La Presidenta Cristina Fernández no podrá brindar esta vez por el cierre de un año caracterizado por los éxitos políticos. La sola comparación de aquel final de 2011, cuando asumió su segundo mandato con el respaldo de una adhesión superior al 60%, con éste de 2012, sirve para mostrar que el balance no le resulta favorable. Hoy los mismos encuestadores del año pasado registran una pérdida de casi la mitad de aquella popularidad.
No es el número lo que más impacta sino las razones por las cuales se produjo la caída. Básicamente fenómenos similares se hacen visibles cuando la política se orienta a la consolidación de un modelo de poder y deja de resolver la agenda que elabora la gente con su realidad particular. El obstinado ocultamiento de la inflación, el desprecio de las quejas ciudadanas por la inseguridad, la ausencia de una palabra contenedora y solidaria en tragedias como la de la estación ferroviaria de Once, o la generación de impunidad para casos relevantes de corrupción, entre otras muchas actitudes similares, demuestran al hombre común que el Gobierno se ocupa de cosas diferentes.
¿Y de qué otras cosas se ocupó este año el Gobierno? Una fue sin dudas profundizar su actitud confrontativa, a la que considera una herramienta necesaria para dar sentido práctico a la consigna del "vamos por todo". En ese camino, y enmarcándola en una supuesta acción revolucionaria, como sería la lucha contra las corporaciones, el oficialismo hizo del pleito judicial con el Grupo Clarín por la Ley de Medios, una bandera que agitó de manera desproporcionada hasta convertirla casi en el fundamento de su gestión.
Los resultados, por cuestiones de procedimientos judiciales, eran tan previsibles, que cuesta entender esa voluntad de apostar tanto en términos políticos para ganar tan poco, aun en el caso de obtener sentencia favorable. Esta cuestión tuvo el agravante de enfrentar al Gobierno con la Justicia hasta el límite mismo de un conflicto de poderes, que puso más en evidencia la vocación hegemónica y autoritaria del proyecto oficial.
La Presidenta siempre encuentra culpables para todo lo que le es adverso, pero lo cierto es que nunca algunos de esos culpables forman parte de la estructura propia ni son la consecuencia de políticas equivocadas. Jamás un reconocimiento de errores y mucho menos un pedido de disculpas por las consecuencias de esos errores. Son todos rasgos de la soberbia, el otro extremo de la humildad.
Pero si se hace un balance de la gestión, no pueden desconocerse algunos aciertos. Son los que pasan por la búsqueda de medidas inclusivas para determinados sectores, hasta ahora olvidados o desprotegidos, y el mantenimiento de ciertas facilidades para franjas de la actividad económica. Pero muchas veces su propia torpeza le ha impedido al Gobierno capitalizar políticamente esas medidas.
Revisar el cuadro de expectativas para 2013 supone reconocer que este año termina con un alto grado de confrontación y nada indica que este clima no pueda extenderse. Las malas relaciones de la Casa Rosada con un bloque importante del sindicalismo como es el que lidera Hugo Moyano, las diferencias menos explicitadas pero existentes con la jerarquía de la Iglesia Católica, y la brutal embestida contra el Poder Judicial, presagian renovadas tormentas.
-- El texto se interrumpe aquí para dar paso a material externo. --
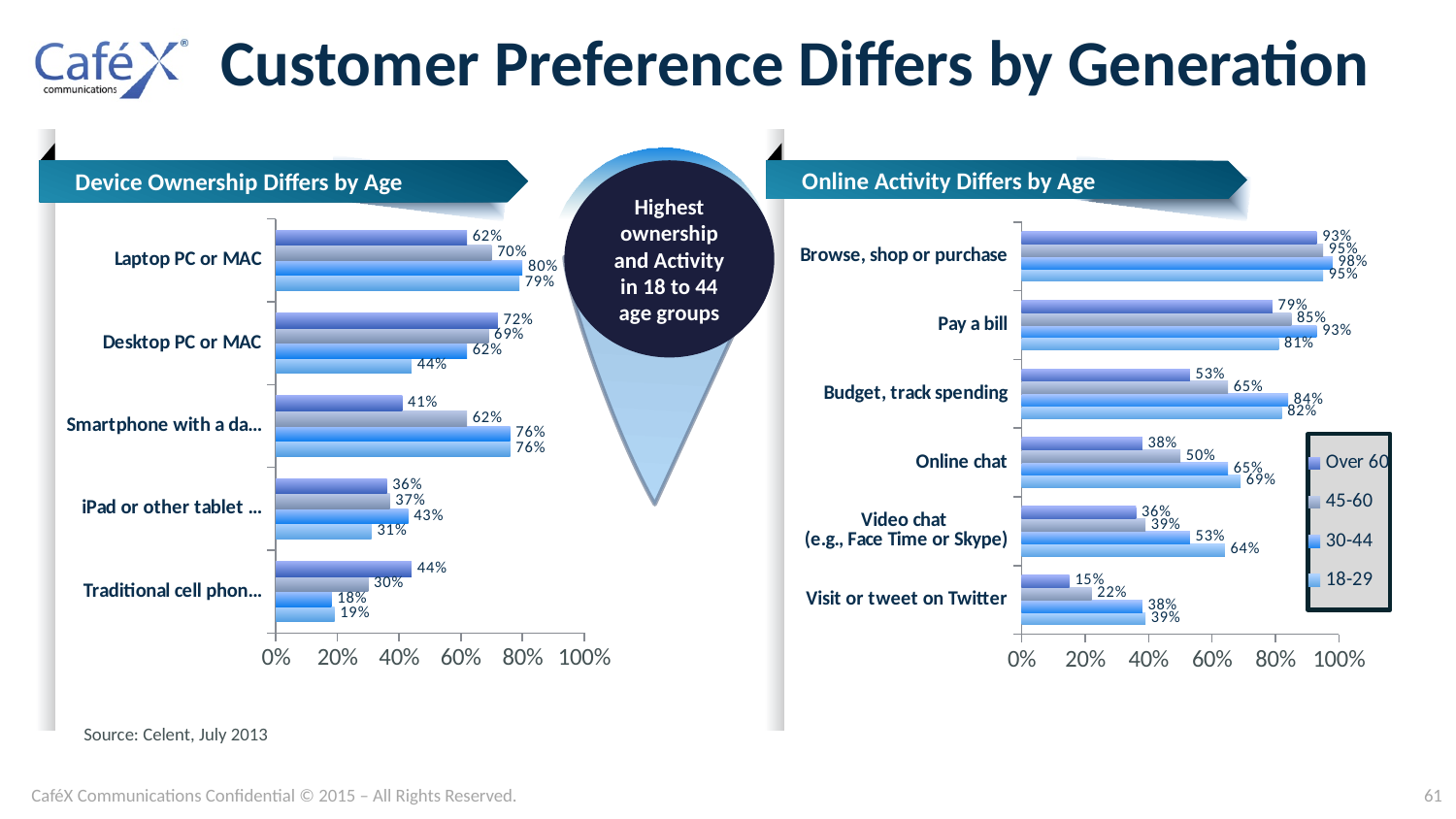
In the 'Online Activity Differs by Age' chart, what is the value for the 30-44 group for 'Pay a bill'? 93% How many activity categories are shown in the 'Online Activity Differs by Age' chart? 6 What type of chart is the 'Device Ownership Differs by Age' chart? bar chart In the 'Online Activity Differs by Age' chart, which age group has the lowest value for 'Budget, track spending'? Over 60 In the 'Device Ownership Differs by Age' chart, what is the lowest value shown for 'Traditional cell phone'? 18% How many age groups does the legend on the 'Online Activity Differs by Age' chart list? 4 In the 'Online Activity Differs by Age' chart, what is the value for the Over 60 group for 'Visit or tweet on Twitter'? 15% In the 'Online Activity Differs by Age' chart, which age group has the highest value for 'Video chat (e.g., Face Time or Skype)'? 18-29 In the 'Online Activity Differs by Age' chart, what is the difference between the 30-44 and Over 60 values for 'Budget, track spending'? 31% In the 'Device Ownership Differs by Age' chart, is the top bar for 'Desktop PC or MAC' (72%) larger or smaller than the top bar for 'Smartphone' (41%)? larger In the 'Device Ownership Differs by Age' chart, what is the highest value shown for 'Laptop PC or MAC'? 80% In the 'Online Activity Differs by Age' chart, what is the value for the 18-29 group for 'Online chat'? 69%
En ese marco, el oficialismo tiene que desplegar todo su poder y creatividad para afrontar las elecciones parlamentarias de octubre, que serán decisivas para su futuro. Para ello, varios funcionarios admiten en privado que la cantidad de recursos económicos que se destinarán a revertir el clima de descontento social será tal que casi no hay antecedentes de gobierno alguno en el país.
La interna
Entre los varios frentes abiertos que mantiene Cristina Fernández, uno de los principales es el de su propia sucesión. En el peronismo que hasta ahora la acompaña de manera silenciosa, todo es una meditada partida de ajedrez. Allí evalúan cada paso para medir si conviene dejar el barco y cuándo hacerlo. El abanderado de esa actitud es el gobernador bonaerense Daniel Scioli, el que más posibilidades tiene de ser el protagonista de la película.
En el cristinismo, en cambio, los planes son otros. Por todos los medios se intentará conseguir la re-reelección de la Presidenta porque no visualizan quién podría sucederla y porque, además, creen que la única persona capaz de seguir liderando lo que llaman el modelo, es ella.
En eso los monaguillos de la Presidenta parecen no equivocarse. Son tantas las tensiones internas en la cúpula del poder, que sólo el exacerbado personalismo de Cristina puede contenerlas. Por ahora.